Estimate the PH and the fraction in terms of percentage of CH3COOH molecules deprotonated in 0.2M CH3COOH.ka=1.8x10^-5

To estimate the pH and fraction of CH3COOH molecules deprotonated, we can use the equation for the dissociation of acetic acid (CH3COOH) in water:

CH3COOH + H2O ↔ CH3COO- + H3O+

Since Ka = [CH3COO-][H3O+]/[CH3COOH], we can calculate the concentration of CH3COO- and H3O+ at equilibrium.

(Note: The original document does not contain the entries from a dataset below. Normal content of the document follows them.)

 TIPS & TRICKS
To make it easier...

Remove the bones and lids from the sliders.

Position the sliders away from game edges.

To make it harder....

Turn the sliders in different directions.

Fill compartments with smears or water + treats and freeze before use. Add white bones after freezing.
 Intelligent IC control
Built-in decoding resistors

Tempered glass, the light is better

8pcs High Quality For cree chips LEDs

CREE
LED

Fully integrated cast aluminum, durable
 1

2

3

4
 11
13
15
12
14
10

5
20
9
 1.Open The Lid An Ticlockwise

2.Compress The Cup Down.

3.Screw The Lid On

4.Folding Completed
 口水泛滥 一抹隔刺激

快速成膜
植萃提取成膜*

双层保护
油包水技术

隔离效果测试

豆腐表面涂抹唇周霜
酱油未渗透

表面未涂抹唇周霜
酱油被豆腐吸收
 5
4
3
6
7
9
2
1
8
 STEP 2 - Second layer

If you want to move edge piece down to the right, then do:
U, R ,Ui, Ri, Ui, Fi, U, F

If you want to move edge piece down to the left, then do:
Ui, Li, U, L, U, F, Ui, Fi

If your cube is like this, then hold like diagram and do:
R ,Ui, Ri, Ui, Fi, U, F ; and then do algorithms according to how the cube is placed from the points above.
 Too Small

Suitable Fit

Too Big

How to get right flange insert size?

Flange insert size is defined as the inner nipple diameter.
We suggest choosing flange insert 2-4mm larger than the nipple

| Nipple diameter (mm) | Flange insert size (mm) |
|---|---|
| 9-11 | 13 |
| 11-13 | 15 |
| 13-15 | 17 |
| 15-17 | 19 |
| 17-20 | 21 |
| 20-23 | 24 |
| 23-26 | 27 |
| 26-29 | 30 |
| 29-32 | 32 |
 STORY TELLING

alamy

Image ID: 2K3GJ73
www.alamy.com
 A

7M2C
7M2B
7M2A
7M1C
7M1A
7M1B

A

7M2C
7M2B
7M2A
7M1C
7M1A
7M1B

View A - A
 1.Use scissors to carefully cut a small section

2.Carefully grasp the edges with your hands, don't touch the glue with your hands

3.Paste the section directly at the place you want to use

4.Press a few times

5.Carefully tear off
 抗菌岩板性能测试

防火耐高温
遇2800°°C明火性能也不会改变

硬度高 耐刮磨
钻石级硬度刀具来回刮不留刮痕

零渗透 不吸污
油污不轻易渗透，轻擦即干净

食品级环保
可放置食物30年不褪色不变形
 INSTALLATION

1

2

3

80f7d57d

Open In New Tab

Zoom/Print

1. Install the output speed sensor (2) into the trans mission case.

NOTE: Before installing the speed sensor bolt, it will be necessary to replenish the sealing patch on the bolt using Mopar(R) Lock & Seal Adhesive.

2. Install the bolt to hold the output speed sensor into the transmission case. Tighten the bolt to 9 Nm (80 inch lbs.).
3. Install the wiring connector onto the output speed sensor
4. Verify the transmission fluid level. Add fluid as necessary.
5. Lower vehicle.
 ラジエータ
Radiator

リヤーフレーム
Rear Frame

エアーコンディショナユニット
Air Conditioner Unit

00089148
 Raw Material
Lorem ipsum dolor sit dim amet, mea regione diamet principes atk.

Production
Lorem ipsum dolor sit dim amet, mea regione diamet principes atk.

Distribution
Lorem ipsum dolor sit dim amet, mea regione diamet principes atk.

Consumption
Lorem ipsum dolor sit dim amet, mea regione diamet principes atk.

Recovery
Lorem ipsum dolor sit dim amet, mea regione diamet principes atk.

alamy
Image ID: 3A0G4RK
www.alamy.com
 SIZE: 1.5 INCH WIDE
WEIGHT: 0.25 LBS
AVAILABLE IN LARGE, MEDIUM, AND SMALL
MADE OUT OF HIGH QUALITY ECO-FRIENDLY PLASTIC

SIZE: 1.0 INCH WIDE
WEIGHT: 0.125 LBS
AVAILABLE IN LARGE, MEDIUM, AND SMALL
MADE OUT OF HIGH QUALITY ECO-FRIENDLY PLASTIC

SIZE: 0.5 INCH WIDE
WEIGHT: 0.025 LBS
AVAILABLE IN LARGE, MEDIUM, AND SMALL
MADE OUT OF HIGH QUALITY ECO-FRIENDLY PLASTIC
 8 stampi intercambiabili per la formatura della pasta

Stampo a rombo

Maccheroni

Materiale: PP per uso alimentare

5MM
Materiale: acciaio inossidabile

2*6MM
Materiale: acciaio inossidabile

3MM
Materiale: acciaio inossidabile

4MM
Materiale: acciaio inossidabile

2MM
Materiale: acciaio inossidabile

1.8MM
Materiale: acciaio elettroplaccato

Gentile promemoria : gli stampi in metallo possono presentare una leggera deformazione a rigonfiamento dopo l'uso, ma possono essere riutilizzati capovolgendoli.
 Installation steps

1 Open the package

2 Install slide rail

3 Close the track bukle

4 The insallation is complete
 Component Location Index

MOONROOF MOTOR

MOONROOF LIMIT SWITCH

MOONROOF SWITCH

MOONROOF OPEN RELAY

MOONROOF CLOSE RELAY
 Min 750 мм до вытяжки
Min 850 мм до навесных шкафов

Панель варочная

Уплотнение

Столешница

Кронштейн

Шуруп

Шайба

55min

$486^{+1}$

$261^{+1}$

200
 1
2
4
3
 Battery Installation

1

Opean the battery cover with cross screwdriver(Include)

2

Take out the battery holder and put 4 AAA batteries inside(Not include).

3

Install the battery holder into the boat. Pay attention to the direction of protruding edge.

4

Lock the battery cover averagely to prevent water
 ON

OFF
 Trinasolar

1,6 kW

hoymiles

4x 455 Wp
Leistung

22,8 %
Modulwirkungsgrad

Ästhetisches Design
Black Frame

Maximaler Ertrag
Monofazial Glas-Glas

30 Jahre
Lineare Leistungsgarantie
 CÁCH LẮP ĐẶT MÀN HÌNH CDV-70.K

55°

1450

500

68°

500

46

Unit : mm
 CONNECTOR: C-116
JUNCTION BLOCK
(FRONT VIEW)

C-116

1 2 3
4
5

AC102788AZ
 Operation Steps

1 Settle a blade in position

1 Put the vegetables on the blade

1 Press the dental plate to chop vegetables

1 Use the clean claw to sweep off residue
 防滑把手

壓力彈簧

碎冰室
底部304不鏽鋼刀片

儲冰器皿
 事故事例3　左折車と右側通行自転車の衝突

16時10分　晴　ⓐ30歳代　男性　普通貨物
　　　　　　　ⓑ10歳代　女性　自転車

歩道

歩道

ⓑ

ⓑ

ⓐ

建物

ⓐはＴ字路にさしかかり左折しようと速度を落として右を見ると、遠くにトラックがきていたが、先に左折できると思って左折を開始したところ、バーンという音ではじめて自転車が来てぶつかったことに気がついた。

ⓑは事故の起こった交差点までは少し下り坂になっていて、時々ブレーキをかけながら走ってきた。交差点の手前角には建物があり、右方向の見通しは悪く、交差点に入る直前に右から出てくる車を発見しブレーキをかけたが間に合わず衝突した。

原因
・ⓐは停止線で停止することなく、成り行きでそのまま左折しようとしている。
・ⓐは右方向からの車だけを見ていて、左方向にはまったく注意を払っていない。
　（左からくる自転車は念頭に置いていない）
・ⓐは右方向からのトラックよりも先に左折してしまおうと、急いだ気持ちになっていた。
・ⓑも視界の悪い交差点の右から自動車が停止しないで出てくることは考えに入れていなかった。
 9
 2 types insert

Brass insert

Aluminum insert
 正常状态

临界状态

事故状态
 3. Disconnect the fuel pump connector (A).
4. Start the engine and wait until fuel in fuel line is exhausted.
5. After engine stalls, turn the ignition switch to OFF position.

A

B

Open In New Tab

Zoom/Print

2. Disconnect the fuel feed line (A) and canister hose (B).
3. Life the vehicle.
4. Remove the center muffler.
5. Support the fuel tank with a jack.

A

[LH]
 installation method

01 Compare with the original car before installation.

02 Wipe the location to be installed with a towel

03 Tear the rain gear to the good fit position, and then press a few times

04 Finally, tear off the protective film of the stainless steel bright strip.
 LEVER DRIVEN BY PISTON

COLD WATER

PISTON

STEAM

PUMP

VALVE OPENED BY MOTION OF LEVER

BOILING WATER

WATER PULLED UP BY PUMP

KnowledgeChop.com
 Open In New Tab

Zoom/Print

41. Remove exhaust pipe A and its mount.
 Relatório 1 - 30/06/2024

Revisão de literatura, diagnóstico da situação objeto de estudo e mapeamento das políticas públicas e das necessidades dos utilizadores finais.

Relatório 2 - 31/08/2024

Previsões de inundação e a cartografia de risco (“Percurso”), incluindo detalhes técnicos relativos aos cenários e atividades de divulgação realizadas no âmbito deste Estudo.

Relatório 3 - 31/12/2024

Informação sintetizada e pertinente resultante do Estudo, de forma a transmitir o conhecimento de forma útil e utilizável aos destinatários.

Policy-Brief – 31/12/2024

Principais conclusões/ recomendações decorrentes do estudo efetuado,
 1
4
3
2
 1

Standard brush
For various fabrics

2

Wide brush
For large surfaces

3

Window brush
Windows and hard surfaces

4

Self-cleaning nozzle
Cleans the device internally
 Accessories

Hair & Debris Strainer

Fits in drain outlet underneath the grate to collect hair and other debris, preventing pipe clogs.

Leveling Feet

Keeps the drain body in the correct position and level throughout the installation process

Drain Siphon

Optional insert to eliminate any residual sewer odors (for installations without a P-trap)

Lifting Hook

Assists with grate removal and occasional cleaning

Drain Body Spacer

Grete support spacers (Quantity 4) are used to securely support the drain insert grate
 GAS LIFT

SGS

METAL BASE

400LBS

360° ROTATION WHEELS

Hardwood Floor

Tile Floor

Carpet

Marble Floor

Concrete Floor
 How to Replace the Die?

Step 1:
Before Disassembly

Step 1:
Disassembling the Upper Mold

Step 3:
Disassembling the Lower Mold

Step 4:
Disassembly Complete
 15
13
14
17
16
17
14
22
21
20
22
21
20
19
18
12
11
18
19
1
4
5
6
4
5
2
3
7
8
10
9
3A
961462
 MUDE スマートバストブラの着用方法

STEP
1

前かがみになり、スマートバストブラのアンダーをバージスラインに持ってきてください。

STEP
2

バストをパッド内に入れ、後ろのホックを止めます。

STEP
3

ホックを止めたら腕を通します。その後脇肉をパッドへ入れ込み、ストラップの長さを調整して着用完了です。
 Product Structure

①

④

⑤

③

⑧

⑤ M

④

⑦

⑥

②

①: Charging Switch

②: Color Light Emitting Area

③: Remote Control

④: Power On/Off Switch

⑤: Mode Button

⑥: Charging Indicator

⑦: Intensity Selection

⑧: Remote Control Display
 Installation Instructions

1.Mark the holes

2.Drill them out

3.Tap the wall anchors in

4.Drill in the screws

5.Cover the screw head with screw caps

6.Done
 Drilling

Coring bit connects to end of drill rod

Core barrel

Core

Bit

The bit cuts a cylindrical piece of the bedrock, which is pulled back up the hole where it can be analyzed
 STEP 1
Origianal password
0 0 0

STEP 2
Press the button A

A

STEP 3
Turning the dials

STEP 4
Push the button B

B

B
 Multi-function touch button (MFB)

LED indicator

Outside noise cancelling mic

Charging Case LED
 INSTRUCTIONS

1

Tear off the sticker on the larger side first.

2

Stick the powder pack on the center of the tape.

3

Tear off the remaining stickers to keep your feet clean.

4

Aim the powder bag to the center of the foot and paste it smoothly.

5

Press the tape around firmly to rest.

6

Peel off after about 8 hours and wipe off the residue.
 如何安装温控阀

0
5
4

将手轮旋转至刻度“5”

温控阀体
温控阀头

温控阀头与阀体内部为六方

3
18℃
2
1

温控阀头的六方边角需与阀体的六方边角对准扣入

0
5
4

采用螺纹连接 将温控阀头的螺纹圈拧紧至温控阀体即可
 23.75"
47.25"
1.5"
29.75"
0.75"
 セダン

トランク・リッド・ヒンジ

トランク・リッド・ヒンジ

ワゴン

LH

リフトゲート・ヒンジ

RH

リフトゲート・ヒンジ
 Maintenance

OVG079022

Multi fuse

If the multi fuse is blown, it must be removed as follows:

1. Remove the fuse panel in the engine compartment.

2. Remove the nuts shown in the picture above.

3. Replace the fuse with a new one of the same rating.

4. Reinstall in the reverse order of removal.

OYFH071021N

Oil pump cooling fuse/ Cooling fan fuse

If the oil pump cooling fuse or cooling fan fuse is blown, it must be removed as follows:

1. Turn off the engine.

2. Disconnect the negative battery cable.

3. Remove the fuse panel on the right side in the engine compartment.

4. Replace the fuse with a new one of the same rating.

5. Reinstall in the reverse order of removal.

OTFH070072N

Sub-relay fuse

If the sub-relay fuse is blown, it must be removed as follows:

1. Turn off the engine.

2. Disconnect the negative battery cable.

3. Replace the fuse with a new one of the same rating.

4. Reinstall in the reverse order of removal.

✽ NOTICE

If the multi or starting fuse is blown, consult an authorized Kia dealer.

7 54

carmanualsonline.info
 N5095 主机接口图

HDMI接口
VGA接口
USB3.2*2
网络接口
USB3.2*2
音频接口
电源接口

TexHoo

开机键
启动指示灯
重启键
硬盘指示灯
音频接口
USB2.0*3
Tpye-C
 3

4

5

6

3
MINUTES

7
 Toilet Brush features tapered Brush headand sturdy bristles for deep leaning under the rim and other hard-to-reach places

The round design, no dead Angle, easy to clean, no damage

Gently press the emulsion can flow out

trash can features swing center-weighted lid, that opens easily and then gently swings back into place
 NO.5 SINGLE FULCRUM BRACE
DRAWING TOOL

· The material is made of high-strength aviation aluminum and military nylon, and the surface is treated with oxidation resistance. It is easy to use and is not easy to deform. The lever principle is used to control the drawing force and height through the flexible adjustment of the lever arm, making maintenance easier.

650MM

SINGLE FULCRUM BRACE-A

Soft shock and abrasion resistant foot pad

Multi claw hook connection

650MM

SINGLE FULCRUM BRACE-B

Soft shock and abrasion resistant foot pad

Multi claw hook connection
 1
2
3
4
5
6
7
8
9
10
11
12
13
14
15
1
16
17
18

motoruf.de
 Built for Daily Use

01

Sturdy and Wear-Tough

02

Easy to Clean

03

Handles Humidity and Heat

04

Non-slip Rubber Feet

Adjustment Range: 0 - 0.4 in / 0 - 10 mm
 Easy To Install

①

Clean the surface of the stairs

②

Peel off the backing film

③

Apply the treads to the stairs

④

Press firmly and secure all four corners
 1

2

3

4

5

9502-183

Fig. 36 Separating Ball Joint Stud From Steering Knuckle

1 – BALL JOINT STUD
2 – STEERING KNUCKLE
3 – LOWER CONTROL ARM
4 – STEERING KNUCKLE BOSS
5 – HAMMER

Let x = concentration of CH3COO- and H3O+ at equilibrium

The initial concentration of CH3COOH is given as 0.2M, and since CH3COOH is a weak acid, we can assume that x << 0.2M. Therefore, the concentration of CH3COO- and H3O+ at equilibrium is approximately x.

Using the equilibrium constant (Ka = 1.8x10^-5), we can set up the equilibrium expression as:

1.8x10^-5 = x^2 / (0.2-x)

Since x << 0.2M, simplifying the equation gives:

1.8x10^-5 ≈ x^2 / 0.2

x ≈ sqrt(1.8x10^-5 * 0.2) ≈ 0.0085M

Now, to determine the fraction of CH3COOH molecules deprotonated, we can calculate the ratio of [CH3COO-] to the initial concentration of CH3COOH:

Fraction deprotonated = [CH3COO-]/[CH3COOH] ≈ x/0.2 ≈ 0.0085/0.2 ≈ 0.0425 or 4.25%

Therefore, approximately 4.25% of CH3COOH molecules are deprotonated in a 0.2M CH3COOH solution. To calculate the pH, we can use the equation:

pH = -log10([H3O+])

Since [H3O+] ≈ x = 0.0085M:

pH = -log10(0.0085) ≈ 2.07

Therefore, the estimated pH of a 0.2M CH3COOH solution is approximately 2.07.